# Can't Organize Gallery



## Oatmealkitty (May 3, 2021)

When I try to organize my submissions through the "manage my submissions" page, there's no options. All I can do is select and deselect the images. I have several folders. And by the way, I can't Organize those either due to the issue. Problem is on both Desktop and Mobile.


----------



## quoting_mungo (May 3, 2021)

I just did some rudimentary testing and it looks like the panel for assigning submissions to folders on the submission management page may not show up if your browser window is too narrow (in the new layout). Try temporarily changing your layout template to classic and see if that changes anything for you?


----------



## Oatmealkitty (May 3, 2021)

quoting_mungo said:


> I just did some rudimentary testing and it looks like the panel for assigning submissions to folders on the submission management page may not show up if your browser window is too narrow (in the new layout). Try temporarily changing your layout template to classic and see if that changes anything for you?


----------



## Oatmealkitty (May 3, 2021)

Ah yup! That worked, thanks! Wonder why they designed the new version like that.


----------



## quoting_mungo (May 3, 2021)

Oatmealkitty said:


> Ah yup! That worked, thanks! Wonder why they designed the new version like that.

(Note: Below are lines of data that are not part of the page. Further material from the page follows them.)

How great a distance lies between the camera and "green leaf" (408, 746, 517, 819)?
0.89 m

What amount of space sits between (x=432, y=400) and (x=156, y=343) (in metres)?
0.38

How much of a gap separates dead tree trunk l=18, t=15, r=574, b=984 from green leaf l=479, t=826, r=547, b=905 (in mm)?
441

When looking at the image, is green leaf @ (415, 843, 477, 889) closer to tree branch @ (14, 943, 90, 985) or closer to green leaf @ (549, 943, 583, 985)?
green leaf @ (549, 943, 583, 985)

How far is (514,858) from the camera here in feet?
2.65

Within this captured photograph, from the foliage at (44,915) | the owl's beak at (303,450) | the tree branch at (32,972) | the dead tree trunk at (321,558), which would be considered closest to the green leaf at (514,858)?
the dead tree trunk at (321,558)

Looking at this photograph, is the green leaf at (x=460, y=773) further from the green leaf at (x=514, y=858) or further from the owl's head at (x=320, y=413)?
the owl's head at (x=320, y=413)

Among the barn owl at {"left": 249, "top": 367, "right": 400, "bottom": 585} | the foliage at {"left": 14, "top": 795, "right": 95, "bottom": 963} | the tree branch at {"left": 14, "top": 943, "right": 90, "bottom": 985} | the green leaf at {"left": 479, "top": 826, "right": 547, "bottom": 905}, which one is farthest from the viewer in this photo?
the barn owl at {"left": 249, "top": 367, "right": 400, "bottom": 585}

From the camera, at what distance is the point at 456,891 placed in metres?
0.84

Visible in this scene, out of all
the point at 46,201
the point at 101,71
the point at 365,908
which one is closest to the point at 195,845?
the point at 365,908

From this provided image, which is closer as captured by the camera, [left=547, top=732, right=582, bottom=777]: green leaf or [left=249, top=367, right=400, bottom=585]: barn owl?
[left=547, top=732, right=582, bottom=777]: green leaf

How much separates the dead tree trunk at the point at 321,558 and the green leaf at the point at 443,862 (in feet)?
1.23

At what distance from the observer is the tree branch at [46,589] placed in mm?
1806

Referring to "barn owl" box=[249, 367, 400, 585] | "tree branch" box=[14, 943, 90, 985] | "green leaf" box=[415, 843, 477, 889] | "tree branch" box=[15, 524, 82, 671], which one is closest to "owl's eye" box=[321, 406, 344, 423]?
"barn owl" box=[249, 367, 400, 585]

Probably not intentional; chances are it's a side effect of trying to get the layout working at lower screen resolutions. Definitely should be fixed, though, since it impedes site functionality - could maybe @Flamingo and/or @luffy pass it along?


----------



## Raever (May 3, 2021)

Ah yes, our resident wizard, quoting_mungo.
Giving facts and layout issue advice one post at a time.


----------